Dr. Henderson, I know you and Jeffrey Hummel have written several pieces attempting to exonerate Chairman Greenspan from the charges made by some economists that he precipitated the crisis by drastically increasing the money supply and thereby depressing the structure of interest rates throughout the economy. You (and Dr. Hummel and Greenspan) argue that a large contributor to the depressing of interest rates was the recycling of Chinese savings into dollar denominated assets.
I recently read this article by Frank Shostak (http://mises.org/story/3382) where he writes that the recycling of Chinese savings is partially correct, but that this is a byproduct of the increase in the supply of dollars throughout the world by the Fed under Greenspan. Mr. Shostak's article is obviously written for a layperson audience, but I'm having trouble reconciling his critique with your position. I'm especially drawn to his point that, although the Chinese (and other foreigners) did in fact reinvest significant amounts of their savings back into the US economy, they had to first obtain those dollars from Americans, and this glut of dollars that the Chinese poured into the US economy originated first with an expansionary monetary policy via the Federal Reserve.
Is there a flaw in Shostak's argument that I am missing?

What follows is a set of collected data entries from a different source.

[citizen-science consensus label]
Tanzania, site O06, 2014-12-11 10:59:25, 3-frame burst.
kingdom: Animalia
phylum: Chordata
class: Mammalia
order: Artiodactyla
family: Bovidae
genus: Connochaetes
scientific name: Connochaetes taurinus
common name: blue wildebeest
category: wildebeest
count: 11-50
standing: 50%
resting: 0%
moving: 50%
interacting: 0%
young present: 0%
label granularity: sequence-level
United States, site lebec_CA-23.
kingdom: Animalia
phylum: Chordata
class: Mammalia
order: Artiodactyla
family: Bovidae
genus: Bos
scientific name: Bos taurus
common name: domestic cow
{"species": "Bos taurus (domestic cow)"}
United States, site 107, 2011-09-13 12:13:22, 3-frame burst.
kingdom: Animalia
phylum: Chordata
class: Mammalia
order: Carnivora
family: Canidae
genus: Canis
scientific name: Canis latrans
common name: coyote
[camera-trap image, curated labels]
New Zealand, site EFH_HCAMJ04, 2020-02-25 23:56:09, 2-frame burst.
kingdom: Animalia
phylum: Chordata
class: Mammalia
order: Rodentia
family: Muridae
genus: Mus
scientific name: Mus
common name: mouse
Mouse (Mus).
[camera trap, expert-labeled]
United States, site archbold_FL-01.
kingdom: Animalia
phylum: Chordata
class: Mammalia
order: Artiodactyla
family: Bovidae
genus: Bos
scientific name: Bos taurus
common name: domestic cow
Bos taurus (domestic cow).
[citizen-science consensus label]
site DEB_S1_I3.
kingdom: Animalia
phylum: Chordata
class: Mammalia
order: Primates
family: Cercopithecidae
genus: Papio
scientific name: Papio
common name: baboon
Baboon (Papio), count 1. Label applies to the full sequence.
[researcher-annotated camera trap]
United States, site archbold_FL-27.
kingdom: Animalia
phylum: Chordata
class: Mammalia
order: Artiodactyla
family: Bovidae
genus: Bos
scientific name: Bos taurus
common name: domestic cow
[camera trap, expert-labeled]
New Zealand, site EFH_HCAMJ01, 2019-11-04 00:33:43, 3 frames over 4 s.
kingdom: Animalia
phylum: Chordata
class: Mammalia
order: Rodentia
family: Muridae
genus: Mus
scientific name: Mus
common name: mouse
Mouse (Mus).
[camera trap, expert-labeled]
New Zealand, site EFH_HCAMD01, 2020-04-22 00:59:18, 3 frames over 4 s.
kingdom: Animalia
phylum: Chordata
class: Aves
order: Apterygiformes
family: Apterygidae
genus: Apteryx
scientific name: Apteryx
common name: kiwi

Anyway, I just want to also let you know that I appreciate the work you and Dr. Hummel are doing. I think this debate over the role that the Fed played in the whole crisis, and its overall place relative to the rest of the economy is absolutely essential at the moment. Thanks!
It seems to me that there would have been no mortgage crisis if:
(a)mortgage loans had been limited to 80% of the appraised value of the property,
(b)borrowers were limited to monthly repayments that were affordable in relation to their regular incomes, and
(c)borrowers had to have good credit records.
Then low interest rates would have been most unlikely to cause mortgage defaults. Therefore I find it implausible to blame Alan Greenspan for the mortgage crisis.
Isn't this a false dilemma? Both Greenspan and the China money together could have set in motion a Hayekian artificial boom and inevitable bust. NOTHING in Hayek's account of the boom and bust requires that the central bank be the sole cause -- or even the primary cause.
The notion that the extreme choices of the Fed oer the last 12 years had nothing to do with the behavior of the U.S. economy over that period is simply unbelievable.
I think people are unable to see clearly because that are demanding a false explanatory choice that is not at all required.
Dear Ryan S,
I think there are some flaws in Shostak's argument. I may decide to write a separate post on it because you're not the first to have asked.
Best,
David
Greg,
I don't think it is a false dilemma. If a boom was created due to an actual increase in the supply of savings, then I don't think this would have had the same effect as a Federal Reserve engineered increase in credit. In the first case, an actual increase in savings would have led to a boom that would have been sustainable. In the second case, a Federal Reserve engineered boom would not have been sustainable and led to an eventual bust. Now that we know that the boom was unsustainable and led to a pretty hard landing is very strong evidence that the conjecture of a world savings glut by Greenspan was incorrect.
David,
Rather than focusing on her comment about Greenspan being prickly, I would like to hear what you and/or Jeff Hummel have to say about the substance of her article. Obviously I am biased (since I think Greenspan dunnit), but the global savings chart alone seems to demolish the "savings glut" thesis.
However, I don't really get how global investment was consistently higher than global savings for so many years. Can anybody clarify? Was there a trade deficit with Mars?
Tom's right, only an artificially created excess of credit would have a bust. One based on individuals putting up their own money for investment wouldn't have a bust like that.
Dear Bob Murphy,
Two things:
1. Susan's accusation of prickliness was part of the substance of her piece.
2. I didn't want to rehash. For our response on the savings point, go to:
http://econlog.econlib.org/archives/2008/12/our_response_to.html
Best,
David
While I disagree with Susan's characterization of Greenspan, I think she's largely correct. My intuition at the time (2000 to 2002) was that we needed tightening. And, lack of savings looked to eventually become a problem. But cheap money made it so not borrowing was simply stupid. With real rates near or below 0%, how could a person not run a deficit.
That said, her characterization of Greenspan is over-the-top. Greenspan did see the potential problems, but he let his faith in borrowers win. From The Age of Turbulence:
The comments on Susan Lee's article are very good.
David, let's assume Greenspan is right -- he simply adjusted the Fed's fund rate to the market rate that was driven down by excess Asian savings looking for a safe haven.
If that's the case, what do we need a Fed and a Greenspan for? If all the Fed does is to adjust to a market rate, there's no function for it anymore. At best, it will be late, and wrong.
Same thing with the Taylor rule: it substitutes automaticity for modeling and analysis. If you like the Taylor rule, why keep the Fed?
You like to defend Greenspan, but I think you need to defend the Fed itself in order to defend Greenspan.